Не является ли сказанное выше для человека непредвзятого и рассуждающего доказательством существования какой-то Высшей силы, которая ради подтверждения своего существования и одобрения соответствующей веры дает эти знаки? Блажен тот, кто поверил, увидев чудо, но, как сказал Иисус Христос Фоме, блаженнее тот, кто поверил не видя. Тем не менее, иногда пробуждение происходит от явления чуда и от жизненного потрясения.
Пробудившись, Божественный геном начинает действовать в человеке автономно через его веру и волю и становится его сутью, а Святой Дух эту волю и веру человека укрепляет и поддерживает. Серафим Саровский говорил, что цель христианской жизни «стяжание Духа Святого и жизнь в Нем», и эти слова вошли в православную догматику (Догматика III, 442–443).
Но нелегко человеку следовать закону Божьему, потому что он противоположен закону плоти. «Ибо, — как говорил Апостол Павел, — по внутреннему человеку нахожу удовольствие в законе Божием; но в членах моих вижу иной закон, противоборствующий закону ума моего и делающий меня пленником закона греховного, находящегося в членах моих» (Рим. 7:22–23).
Если в основании веры лежит Божественный геном, то в основании неверия лежит геном телесный. В нем заложены тяга к физическим удовольствиям, материальным благам, власти над окружающими и т. п., что противно христианской вере.
Вот как об этом говорил в своей проповеди 25 мая 1948 года Святитель Лука (в прошлом известный хирург Войно-Ясинецкий): «Мы состоим из плоти и духа, мы не бестелесные духи, и наша жизнь протекает в постоянном взаимодействии духа и плоти. Это взаимодействие, страшно сказать, враждебно, как говорит святой апостол Павел: «Плоть желает противного духу, а дух — противного плоти» (Гал. 5:17). Они друг другу противятся, и наша жизнь есть постоянная борьба плоти с духом. Плоть тянет нас вниз, к земле; дух наш стремится ввысь, горе, к Богу, а плоть всеми силами удерживает его, никак не дает подняться ввысь. Плоть требует служения себе, требует заботы исключительно о себе, требует того, чтобы исполнялись все ее похоти, все ее желания. Плоть требует, чтобы мы были рабами ее.… Плоть требует, чтобы исполняли все ее похоти: похоть чревоугодия, похоть блуда, похоть сребролюбия, похоть зависти, похоть гордости, похоть тщеславия. Это помышления плоти, и эти помышления суть смерть… Боритесь, настойчиво боритесь с плотью, отбивайтесь от ее смертных нападений, помня, что только дух животворит. Делайте то, к чему влечет вас дух, делайте то, что приведет вас в жизнь вечную» [42, 167–169].

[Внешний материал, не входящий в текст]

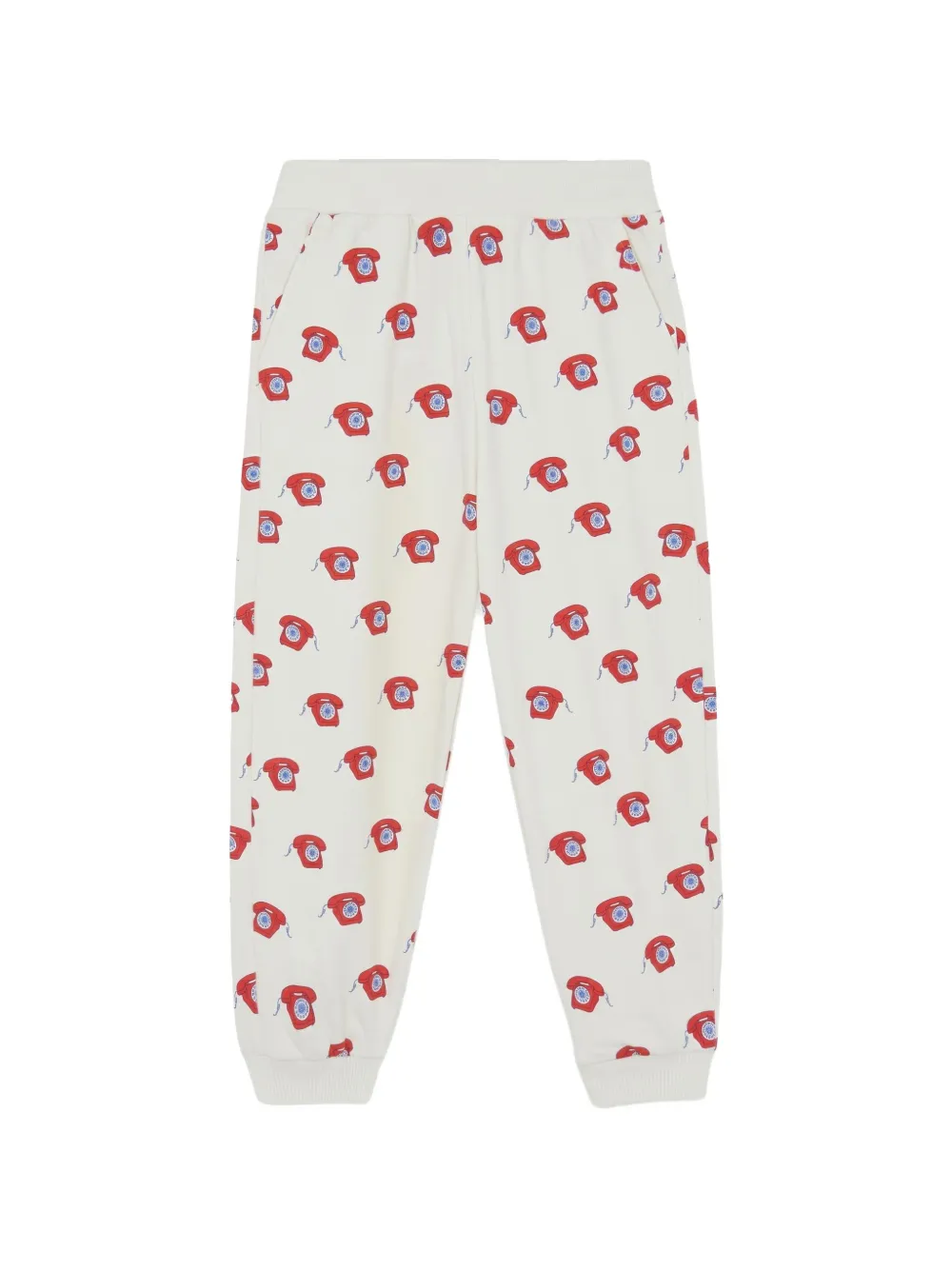 Bonton Lolito telephone-print track pants - White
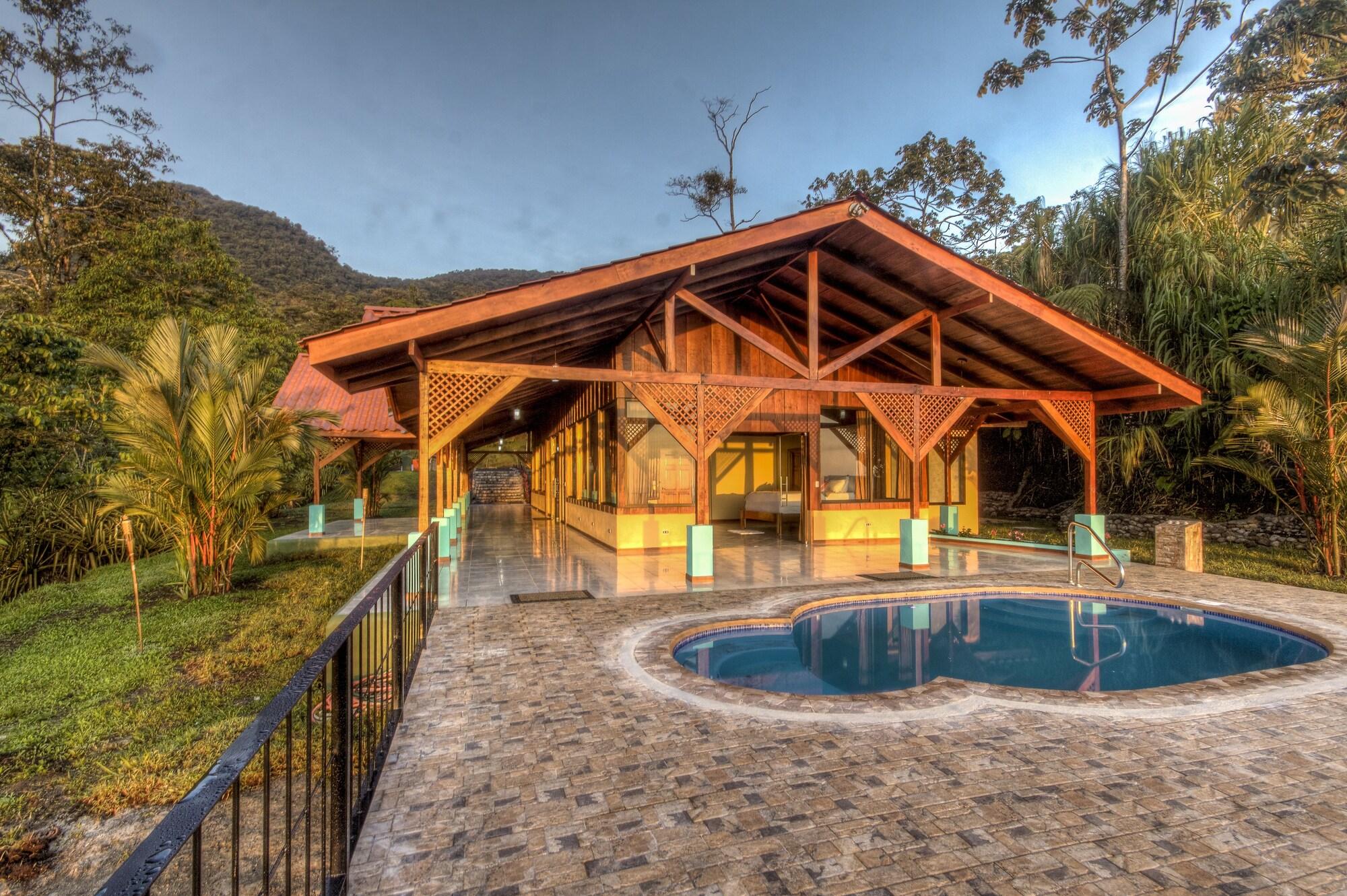 Lodge Waterfall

Для этого нужно научиться критически анализировать свои желания и мотивы своих поступков. Русский просветитель Николай Иванович Новиков писал Карамзину: «Познание себя начинать следует от познания и исправления своих нравственных действий». И, как сказал Христос ученикам, «на небесах более радости будет об одном грешнике кающемся, нежели о девяноста девяти праведниках, не имеющих нужды в покаянии» (Лк. 15:7).
В работе «Философия свободы» Николай Бердяев пишет о причинах того, почему люди, плененные мирской жизнью, чуждаются веры. «В вере, в обличении невидимых вещей, в волевом избрании иных миров есть риск и опасность. В дерзновении веры человек как бы бросается в пропасть, рискует или сломать себе голову, или все приобрести….
В отсутствии гарантий, в отсутствии доказательного принуждения — опасность веры и в этом же пленительность и подвиг веры.… Акт веры есть акт свободной любви, не ведающей доказательств, гарантий, принуждений» [43, 45].
Неверие же рационально, оно все проверяет, оно кажется безопасным. Человек неверующий думает: не стоит верить в то, что не доказано, из-за этого можно упустить реальные удовольствия и блага земной жизни. Такие рассуждения свойственны не столько простым людям, сколько интеллектуалам. Именно они насаждают в обществе дух неверия. Об этом Новиков писал: «Материализм есть любимая и главнейшая наука вольнодумцев — в нем они находят убежище всем своим удовольствиям. Ибо если душа материальна и гибнуща, то по смерти нет и ответа. Чем более учение сие льстит их желаниям, чтобы не быть вечными, тем более украсили они оное вероятнейшими основаниями».
Итак, неверие, с одной стороны, зиждется на похотях тела, а с другой, — на животном же инстинкте самосохранения. Но делают ли материалисты свою жизнь и жизнь тех, кто верит им, а не Богу, безопасной? Не подобны ли они страусам, зарывающим голову в песок?